O Eco dos Pássaros

zine digital | edição #2

o eco dos pássaros | próxima edição

Nota introdutória

Servirá de algo a ânsia que nos enche os dias no desejo, grotescamente vão, de preencher o tempo com momentos que se convertam em tenras memórias? Memórias essas que de tenras passarão a maduras, de maduras passarão a secas, adulteradas, e de secas voltarão lentamente ao pó como o pé de tomateiro que após mais uma tempestade teimosamente quebra.

Voltam a ser pó e mesmo sem nada terem chegado a ser, os momentos que se tornaram memórias, esvaem-se num caminhar cíclico de tempo vago, consumido e expirado.

Não vamos entrar em discursos niilistas, nem despertar filósofos exclamando os seus nomes para dar a sensação de que somos mais do que este corpo inspirando tempo e convertendo-o em pó. De que serve a ânsia que nos enche os dias? A busca e o desejo, o mais e o melhor, a soma e o resultado nunca em decrescente... Para que servirão? Não tarda nada seremos todos pó assim como as memórias, os sonhos, o pé de tomateiro e as plantas que enchem a jarra na sala de estar onde livros já acumulam tanto outro pó. De que serve esta ânsia?

Esta ânsia, na realidade, advém do profundo Ser de quem quer que algo mude ao sentir que algo imperativamente terá que mudar. Não que tenha que mudar o mundo do outro, mas que possa, pelo menos mudar a nossa própria sensação da realidade. É a busca constante da utopia diria, o desejo de todas as quimeras que nos arreliam e despertam a inquietude. 

É, portanto, esta ânsia que nos faz manter um movimento constante evitando o limbo ou, a ainda pior, queda. É esta inquietação que muitas vezes não sabemos o que é, ao que vem e onde nos leva que nos mantém inspirando momentos e expirando pó. Porque não sabemos, "porque não sei/ porque eu não sei ainda" (José Mário Branco). 

É esta ânsia que nos faz continuar porque sabemos que algo não está bem em nós ou à nossa volta. E é também este continuar a caminhar que nos leva a cruzar desafios, a cruzar tempestades e a cruzar-nos com novos seres que vivem com estas mesmas ansiedades. E assim se juntam (dizem que os loucos acabam sempre por se juntar) e muitas vezes alienados da sociedade propõem-se a fazer diferente e a remar contra todas as marés. É neste momento que o que está mal em nós ganha um novo sentido, o sentido colectivo e deixa de ser pessoal para ser uma ambição comum. É aqui que, para mim, encontramos o antídoto. O outro vai-nos sempre ajudar a conhecer aquilo que realmente nos atormenta e nos corrói, a partilha vai-nos sempre ajudar a libertar amarras que não sabíamos ter, e o construir colectivo sobre esses Eu e Nós ruínas irá levar-nos a edificar coisas belas que nos darão energia para superar e crescermos individualmente.
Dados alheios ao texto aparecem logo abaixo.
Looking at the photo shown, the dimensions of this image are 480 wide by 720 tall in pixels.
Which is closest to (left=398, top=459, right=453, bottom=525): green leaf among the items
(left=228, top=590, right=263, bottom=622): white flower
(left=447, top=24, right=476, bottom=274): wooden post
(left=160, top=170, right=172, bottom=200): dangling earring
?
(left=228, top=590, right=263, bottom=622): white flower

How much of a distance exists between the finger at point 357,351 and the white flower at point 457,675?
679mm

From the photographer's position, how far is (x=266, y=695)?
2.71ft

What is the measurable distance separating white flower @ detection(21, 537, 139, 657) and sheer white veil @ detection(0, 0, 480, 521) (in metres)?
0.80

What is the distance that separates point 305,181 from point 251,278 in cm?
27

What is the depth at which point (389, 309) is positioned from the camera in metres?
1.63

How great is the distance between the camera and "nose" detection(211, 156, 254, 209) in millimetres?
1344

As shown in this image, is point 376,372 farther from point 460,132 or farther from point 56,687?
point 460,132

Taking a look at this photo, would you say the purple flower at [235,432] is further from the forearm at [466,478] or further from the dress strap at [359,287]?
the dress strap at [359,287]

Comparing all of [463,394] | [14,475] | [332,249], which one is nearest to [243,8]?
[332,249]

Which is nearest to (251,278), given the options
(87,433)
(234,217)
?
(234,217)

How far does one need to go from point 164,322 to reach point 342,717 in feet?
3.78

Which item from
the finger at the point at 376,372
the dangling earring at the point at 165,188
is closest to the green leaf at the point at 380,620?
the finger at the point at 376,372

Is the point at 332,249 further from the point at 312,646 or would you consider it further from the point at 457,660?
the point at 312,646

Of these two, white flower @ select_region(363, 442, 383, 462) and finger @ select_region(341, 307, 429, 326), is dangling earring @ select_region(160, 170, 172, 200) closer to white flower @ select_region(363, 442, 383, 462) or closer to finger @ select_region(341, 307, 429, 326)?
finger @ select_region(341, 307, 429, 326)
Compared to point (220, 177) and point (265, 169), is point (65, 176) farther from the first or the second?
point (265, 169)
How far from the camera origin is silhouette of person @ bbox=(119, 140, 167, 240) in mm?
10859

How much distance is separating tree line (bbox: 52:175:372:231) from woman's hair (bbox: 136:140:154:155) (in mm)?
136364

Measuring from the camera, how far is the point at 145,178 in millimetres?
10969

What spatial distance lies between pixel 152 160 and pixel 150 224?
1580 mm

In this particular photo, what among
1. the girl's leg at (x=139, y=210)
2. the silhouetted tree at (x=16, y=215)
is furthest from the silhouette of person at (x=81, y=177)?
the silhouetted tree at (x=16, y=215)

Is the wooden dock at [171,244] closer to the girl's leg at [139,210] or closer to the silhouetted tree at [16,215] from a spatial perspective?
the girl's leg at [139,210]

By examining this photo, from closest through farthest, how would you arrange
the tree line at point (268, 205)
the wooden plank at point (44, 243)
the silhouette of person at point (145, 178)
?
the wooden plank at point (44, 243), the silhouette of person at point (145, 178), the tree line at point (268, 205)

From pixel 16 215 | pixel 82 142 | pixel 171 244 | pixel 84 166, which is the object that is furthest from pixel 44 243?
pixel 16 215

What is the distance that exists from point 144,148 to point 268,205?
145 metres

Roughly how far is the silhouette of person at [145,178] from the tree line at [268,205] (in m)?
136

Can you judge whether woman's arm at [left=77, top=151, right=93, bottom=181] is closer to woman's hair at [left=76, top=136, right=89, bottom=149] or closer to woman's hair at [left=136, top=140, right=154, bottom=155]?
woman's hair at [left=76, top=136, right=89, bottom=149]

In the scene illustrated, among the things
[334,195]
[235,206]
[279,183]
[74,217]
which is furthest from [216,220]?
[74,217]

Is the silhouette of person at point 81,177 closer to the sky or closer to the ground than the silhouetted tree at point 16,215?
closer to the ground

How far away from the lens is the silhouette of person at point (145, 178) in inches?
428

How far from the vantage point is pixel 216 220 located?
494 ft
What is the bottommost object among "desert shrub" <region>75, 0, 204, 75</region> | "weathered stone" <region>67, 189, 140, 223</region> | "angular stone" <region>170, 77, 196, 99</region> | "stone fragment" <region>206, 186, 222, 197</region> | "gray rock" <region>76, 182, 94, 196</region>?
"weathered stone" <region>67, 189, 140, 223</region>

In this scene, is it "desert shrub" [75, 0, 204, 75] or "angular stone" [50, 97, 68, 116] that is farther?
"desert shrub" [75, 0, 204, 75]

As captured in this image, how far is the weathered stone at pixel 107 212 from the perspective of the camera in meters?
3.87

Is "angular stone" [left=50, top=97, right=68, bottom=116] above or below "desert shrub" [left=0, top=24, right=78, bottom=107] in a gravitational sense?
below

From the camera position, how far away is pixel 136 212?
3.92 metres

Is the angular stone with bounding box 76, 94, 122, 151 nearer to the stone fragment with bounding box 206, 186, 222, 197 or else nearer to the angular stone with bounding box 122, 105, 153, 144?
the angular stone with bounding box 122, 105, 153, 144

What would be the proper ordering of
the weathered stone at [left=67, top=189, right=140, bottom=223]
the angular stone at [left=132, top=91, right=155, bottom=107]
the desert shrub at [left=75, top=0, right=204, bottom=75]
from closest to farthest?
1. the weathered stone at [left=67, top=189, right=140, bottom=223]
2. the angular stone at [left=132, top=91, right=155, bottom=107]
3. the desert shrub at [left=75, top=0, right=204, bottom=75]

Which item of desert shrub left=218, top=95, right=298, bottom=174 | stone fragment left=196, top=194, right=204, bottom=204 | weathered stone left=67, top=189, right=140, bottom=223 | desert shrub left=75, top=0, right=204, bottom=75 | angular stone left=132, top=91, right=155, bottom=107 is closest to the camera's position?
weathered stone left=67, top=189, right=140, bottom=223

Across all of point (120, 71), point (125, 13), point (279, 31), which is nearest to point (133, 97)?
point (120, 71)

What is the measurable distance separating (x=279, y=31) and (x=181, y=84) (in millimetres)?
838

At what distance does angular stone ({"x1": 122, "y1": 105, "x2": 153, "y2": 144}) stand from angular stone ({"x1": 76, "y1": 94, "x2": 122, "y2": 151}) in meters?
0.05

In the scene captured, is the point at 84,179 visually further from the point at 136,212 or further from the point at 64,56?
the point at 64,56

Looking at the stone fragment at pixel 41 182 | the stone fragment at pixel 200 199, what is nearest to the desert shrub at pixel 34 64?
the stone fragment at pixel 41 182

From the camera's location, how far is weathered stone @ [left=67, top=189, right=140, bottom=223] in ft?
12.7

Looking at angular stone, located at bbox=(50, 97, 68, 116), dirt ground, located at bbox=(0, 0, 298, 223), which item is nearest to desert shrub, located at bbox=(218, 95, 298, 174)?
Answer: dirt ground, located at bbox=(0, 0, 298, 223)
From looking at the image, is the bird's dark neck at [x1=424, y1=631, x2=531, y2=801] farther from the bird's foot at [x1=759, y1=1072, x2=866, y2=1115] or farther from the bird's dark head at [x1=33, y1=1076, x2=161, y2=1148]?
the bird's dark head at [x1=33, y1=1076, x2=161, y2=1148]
"O Eco dos Pássaros" foi fruto de uma ansiedade que não entendíamos e que agora construímos juntos. Desta forma criamos ligações, partilhamos ansiedades, curamo-nos e crescemos.

Este segundo número desta zine é a reafirmação dos nossos anseios que, com maior ou menor veleidade, estarão sempre connosco para nos fazer avançar. Que "O Eco dos Pássaros" ajude a afastar as paredes das quais somos reféns e clive montanhas que se afastam com o tempo para nos fazer sentir a liberdade. E se assim for, ao cantarmos, o Eco será maior.